Joan-Pèire Tardiu peint des poèmes-paysages crépusculaires,
balayés par les éléments, érodés
par le temps, figés par l'hiver.
De la brume, émerge un causse récurrent, nef des
fous, arche de Noé; haut lieu minéral, ponctué
de murets effondrés, là, règne "le
silence où s'attise la perte".
Si le vent, très présent, hystérise les sensations,
"le vent prolonge l'âme", l'eau est l'élément
primordial.
L'eau s'infiltre, dégouline,
hâche le réel, sans jamais parvenir au fleuve qui
efface, noie la mémoire.

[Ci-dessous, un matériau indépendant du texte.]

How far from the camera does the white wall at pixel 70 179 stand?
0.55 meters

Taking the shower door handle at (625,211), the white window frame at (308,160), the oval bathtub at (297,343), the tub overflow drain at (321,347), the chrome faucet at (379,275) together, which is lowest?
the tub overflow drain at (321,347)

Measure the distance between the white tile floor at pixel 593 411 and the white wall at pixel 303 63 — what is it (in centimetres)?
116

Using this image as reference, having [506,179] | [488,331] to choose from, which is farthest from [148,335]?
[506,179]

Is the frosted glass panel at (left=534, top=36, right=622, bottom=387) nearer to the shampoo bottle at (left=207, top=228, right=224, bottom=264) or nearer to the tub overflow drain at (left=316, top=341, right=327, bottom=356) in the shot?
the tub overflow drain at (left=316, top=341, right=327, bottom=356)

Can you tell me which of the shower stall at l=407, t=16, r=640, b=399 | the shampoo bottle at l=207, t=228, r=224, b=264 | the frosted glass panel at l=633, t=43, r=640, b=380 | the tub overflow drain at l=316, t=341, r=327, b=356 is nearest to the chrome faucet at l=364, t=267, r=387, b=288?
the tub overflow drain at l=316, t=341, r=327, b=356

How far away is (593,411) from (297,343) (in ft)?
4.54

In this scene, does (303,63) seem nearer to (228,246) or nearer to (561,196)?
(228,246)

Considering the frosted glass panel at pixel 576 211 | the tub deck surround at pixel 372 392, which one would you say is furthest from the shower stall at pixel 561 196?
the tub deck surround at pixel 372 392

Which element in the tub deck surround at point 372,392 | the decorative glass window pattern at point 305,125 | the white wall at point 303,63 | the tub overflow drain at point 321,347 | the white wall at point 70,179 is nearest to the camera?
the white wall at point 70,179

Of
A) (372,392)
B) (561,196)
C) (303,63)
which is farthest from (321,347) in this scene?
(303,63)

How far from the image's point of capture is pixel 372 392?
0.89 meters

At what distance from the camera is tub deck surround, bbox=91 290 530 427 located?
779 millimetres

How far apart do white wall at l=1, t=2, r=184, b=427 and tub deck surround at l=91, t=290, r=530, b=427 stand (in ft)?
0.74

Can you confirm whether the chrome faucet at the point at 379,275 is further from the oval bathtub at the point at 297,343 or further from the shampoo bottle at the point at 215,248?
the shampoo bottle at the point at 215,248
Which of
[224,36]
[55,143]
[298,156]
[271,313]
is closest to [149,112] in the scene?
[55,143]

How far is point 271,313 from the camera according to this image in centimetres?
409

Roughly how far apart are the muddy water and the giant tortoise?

Eau qui paradoxalement entre en
résonnance avec les termes; manque, perte ou abandon et
renvoie à un au-delà. Au-delà de l'eau, plutôt
au-delà des larmes, c'est lorsque âme et corps délavés
de chagrin entrent dans cet état extatique, que l'on pourrait
nommer sérénité du désespoir, qui
privilégie l'immédiateté, "se vautrer
dans l'instant gorgé d'eau" et la voyance. Il
n'est point ici question de nostalgie ou de mélancolie,
mais d'angoisse à être au monde, exilé intérieurement.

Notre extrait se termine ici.